ИЗУЧАЕМЫЙ ТЕКСТ:
::::::::

А для колхозов и совхозов, для домов-коммун, для социалистических городов их потребуется еще многие тысячи. Недаром союзные республики одна за другой открывают у себя Институты Охраны для подготовки персонала наподобие Московского Института и нашего Ленинградского.
Но в Институте имеются не только показательные учреждения. В них есть и показательные дети. Дети, брошенные матерями, дети-сироты, беспризорные матери с грудными детьми — всех их подбирает распределитель Института. В каком виде прибывают сюда эти заброшенные дети?
Скелетики, заморенные старички. По виду такого ребенка, по его спичечным ножкам и втянутому животику, по его покрытому струпьями тельцу вы никогда не скажете, сколько ему — месяц или год.
И таких истощенных, замученных ребят Институт выращивает и делает из них нормальных, здоровых и крепких детей.
Если попадаются среди детей недоноски, их отправляют в дом для недоносков. Здесь их помещают немедленно в специальную металлическую ванночку с двойными стенками. Внутри этих стенок постоянно должна находиться теплая вода, и младенец, который был слишком рано лишен материнского тепла, долеживает здесь свои сроки.
Его греют и переворачивают с боку на бок каждые 15 минут, чтобы он не перегрелся. Ему дают кислород, чтобы ему было легче дышать, и кормят его фруктовыми и мясными соками. Я видела ребят, получившихся из таких недоносков, которые весили при рождении не больше 2 фунтов. Это отличные, крепкие ребята, ничуть не хуже тех, которые пролежали свое время в материнской утробе. Многим грудным приходится в течение месяца
делать впрыскивание свежей крови. Кровь дает свой же персонал Института, дает не задумываясь, как отдает тому же ребенку свою постоянную заботу.
Беспризорная мать с грудным ребенком принимается в дом грудного ребенка как кормилица. Она кормит и своего, и еще какого-нибудь одного или двоих ребятишек. С нею занимаются, ее учат грамоте и уходу за ребенком. Ио окончании срока кормления ее стараются устроить в штат какого-нибудь из детских учреждений или на другую работу.
А какие ребятишки получаются через несколько месяцев из бывших скелетиков? Румяные, толстые. Они лежат в белых кроватках в залитых солнцем палатах дома грудного ребенка, как огурчики на грядках у хорошего садовника.

::::::::

ДАННЫЕ:

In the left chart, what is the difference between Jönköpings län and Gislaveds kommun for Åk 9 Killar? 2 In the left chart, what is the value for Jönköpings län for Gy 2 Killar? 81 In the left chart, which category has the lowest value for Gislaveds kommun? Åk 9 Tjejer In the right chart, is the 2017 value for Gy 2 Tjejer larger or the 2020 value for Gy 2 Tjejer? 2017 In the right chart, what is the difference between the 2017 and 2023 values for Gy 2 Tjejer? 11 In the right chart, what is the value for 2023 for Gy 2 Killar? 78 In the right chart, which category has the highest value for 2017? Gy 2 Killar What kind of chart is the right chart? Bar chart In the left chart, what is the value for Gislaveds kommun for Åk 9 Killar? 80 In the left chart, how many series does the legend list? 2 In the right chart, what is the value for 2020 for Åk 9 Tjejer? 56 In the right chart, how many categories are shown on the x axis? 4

::::::::

ЗАДАНИЯ:
[A] Выведите без изменений фрагмент текста об Институте: всё, начиная со слов «Но в Институте» и вниз до слов «эти заброшенные дети?».
[B] Как часто, согласно тексту об Институте, недоношенного младенца переворачивают с боку на бок?

ОТВЕТЫ ПО ЗАДАНИЯМ:
[A]
Но в Институте имеются не только показательные учреждения. В них есть и показательные дети. Дети, брошенные матерями, дети-сироты, беспризорные матери с грудными детьми — всех их подбирает распределитель Института. В каком виде прибывают сюда эти заброшенные дети?

[B] Каждые 15 минут.